Univariate Drift Detection
Why Perform Univariate Drift Detection
Univariate Drift Detection looks at each feature individually and checks whether its distribution has changed. It’s a simple, fully explainable form of data drift detection and is the most straightforward to understand and communicate.
Just The Code
If you just want the code to experiment yourself, here you go:
>>> import nannyml as nml
>>> import pandas as pd
>>> from IPython.display import display
>>> reference, analysis, analysis_target = nml.load_synthetic_binary_classification_dataset()
>>> metadata = nml.extract_metadata(data = reference, model_name='wfh_predictor', model_type='classification_binary', exclude_columns=['identifier'])
>>> metadata.target_column_name = 'work_home_actual'
>>> display(reference.head())
>>> # Let's initialize the object that will perform the Univariate Drift calculations
>>> # Let's use a chunk size of 5000 data points to create our drift statistics
>>> univariate_calculator = nml.UnivariateStatisticalDriftCalculator(model_metadata=metadata, chunk_size=5000)
>>> univariate_calculator = univariate_calculator.fit(reference_data=reference)
>>> # let's see drift statistics for all available data
>>> data = pd.concat([reference, analysis], ignore_index=True)
>>> univariate_results = univariate_calculator.calculate(data=data)

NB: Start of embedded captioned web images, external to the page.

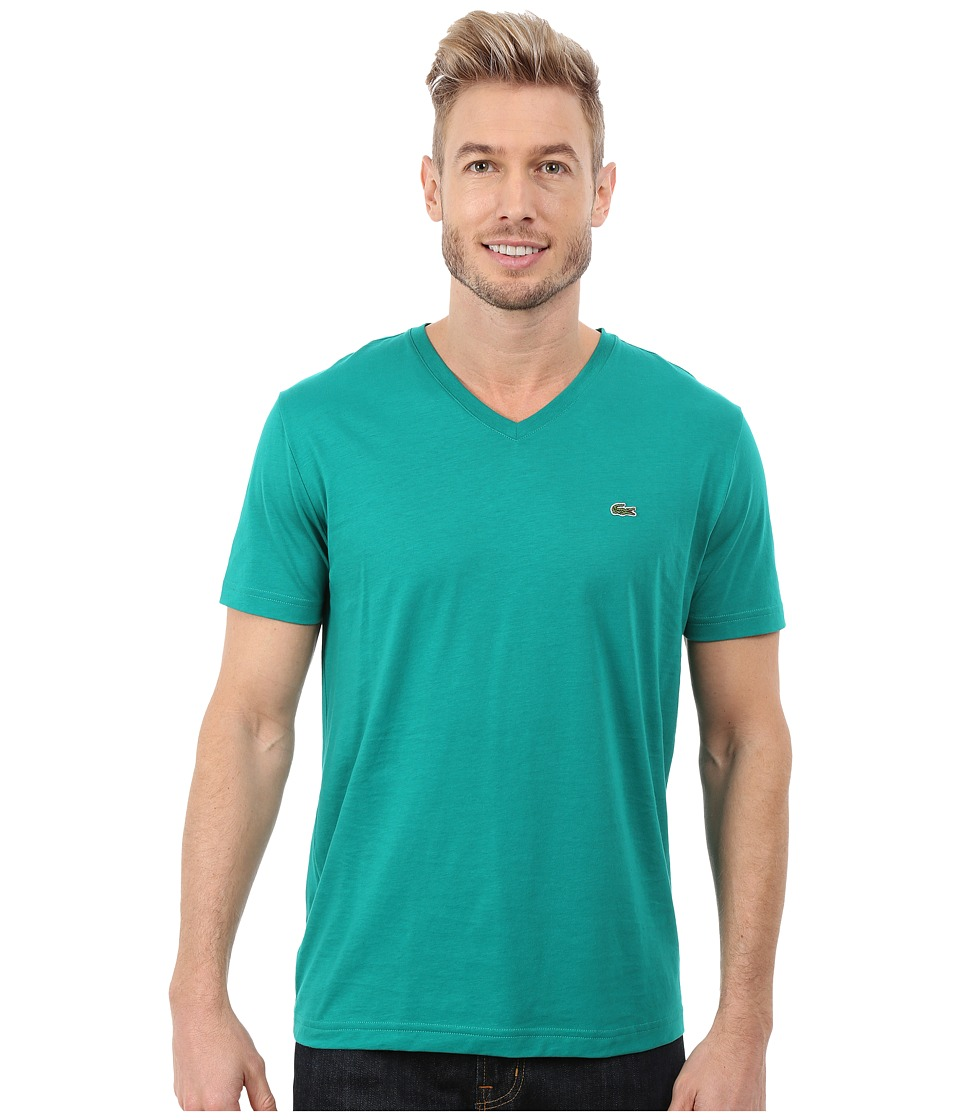 Lacoste - Short Sleeve V-Neck Pima Jersey Tee Shirt (Emerald Green) Men's T Shirt
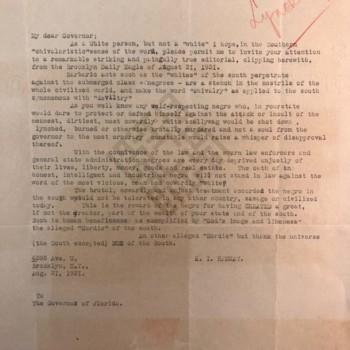 https://www.dropbox.com/s/fhtkbz3nyuz8ypl/1931.08.31_Letter to Gov re lynching in South 1931-no name-datewm.jpg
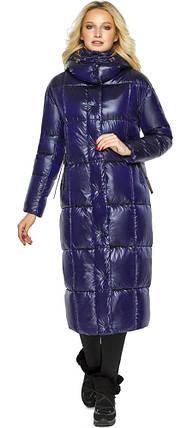 Куртка жіноча фірмова колір синій оксамит модель 42830, фото 2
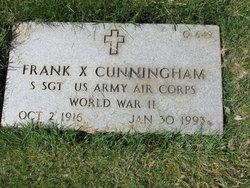Frank X Cunningham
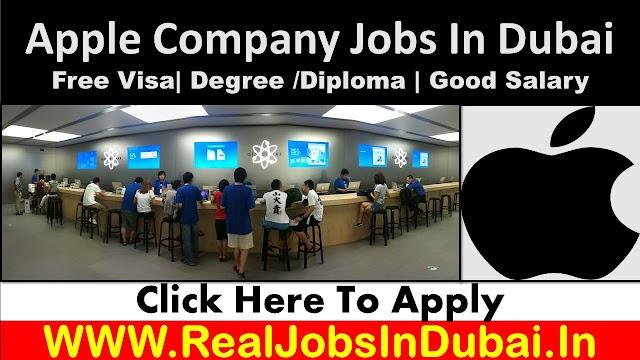 Apple Hiring Staff In Dubai UAE 2021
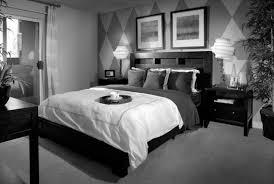 Colleges With Good Interior Design Programs Black White Gray Living Room Interior Design Ideas Above Via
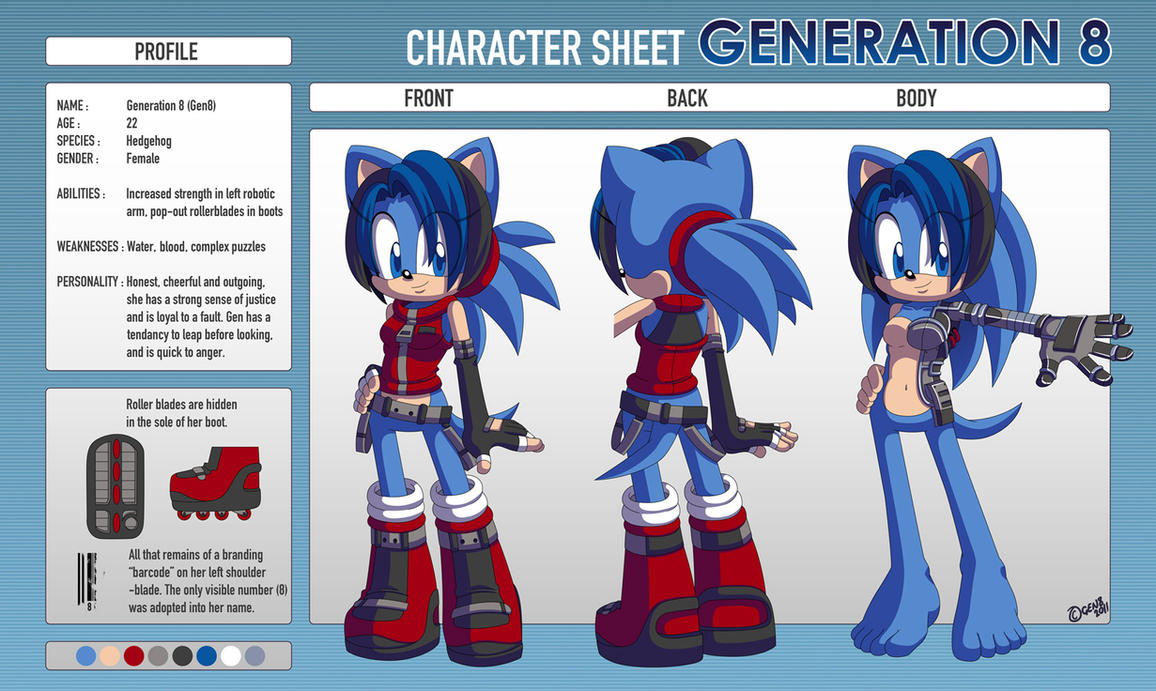 Character Sheet : Gen8 by gen8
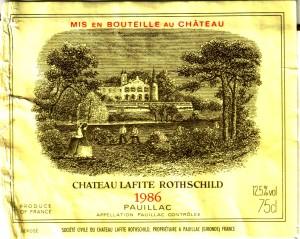 Ch Lafitte-Rothschild 1986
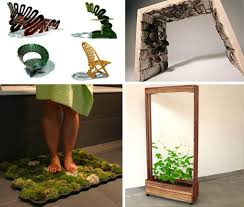 Green Furniture Design Simple Design Inspiration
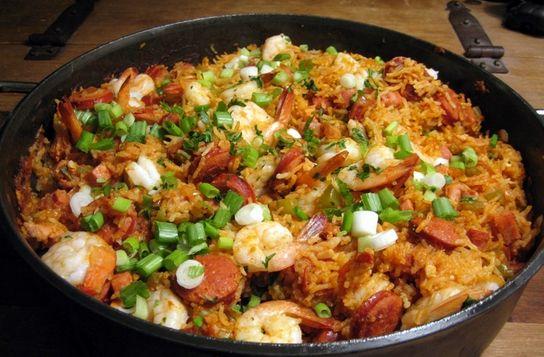 new-orleans-jambalaya | Good Eats | Pinterest | Vegetables ...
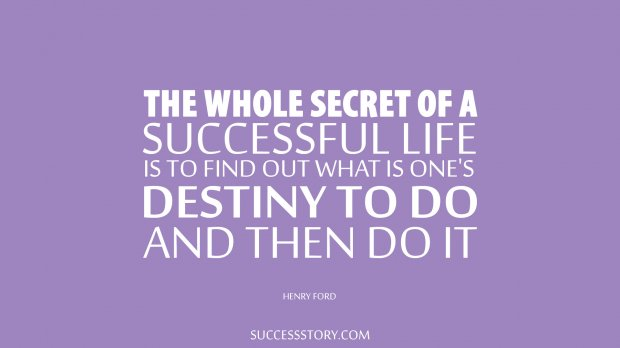 95 Quotes About Life Success Story
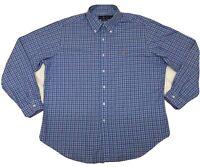 Men's Ralph Lauren Polo Classic Fit Long Sleeve Button Down Shirt Blue Plaid XL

>>> # let's view a small subset of our results:
>>> # We use the data property of the results class to view the relevant data.
>>> display(univariate_results.data.iloc[:5, :9])
>>> display(univariate_results.data.iloc[-5:, :9])
>>> # let's plot drift results for all model inputs
>>> for feature in metadata.features:
... figure = univariate_results.plot(kind='feature_drift', metric='statistic', feature_label=feature.label)
... figure.show()
>>> # let's plot distribution drift results for continuous model inputs
>>> for feature in metadata.continuous_features:
... figure = univariate_results.plot(
... kind='feature_distribution',
... feature_label=feature.label
... )
... figure.show()
>>> # let's plot distribution drift results for categorical model inputs
>>> for feature in metadata.categorical_features:
... figure = univariate_results.plot(
... kind='feature_distribution',
... feature_label=feature.label
... )
... figure.show()
>>> ranker = nml.Ranker.by('alert_count')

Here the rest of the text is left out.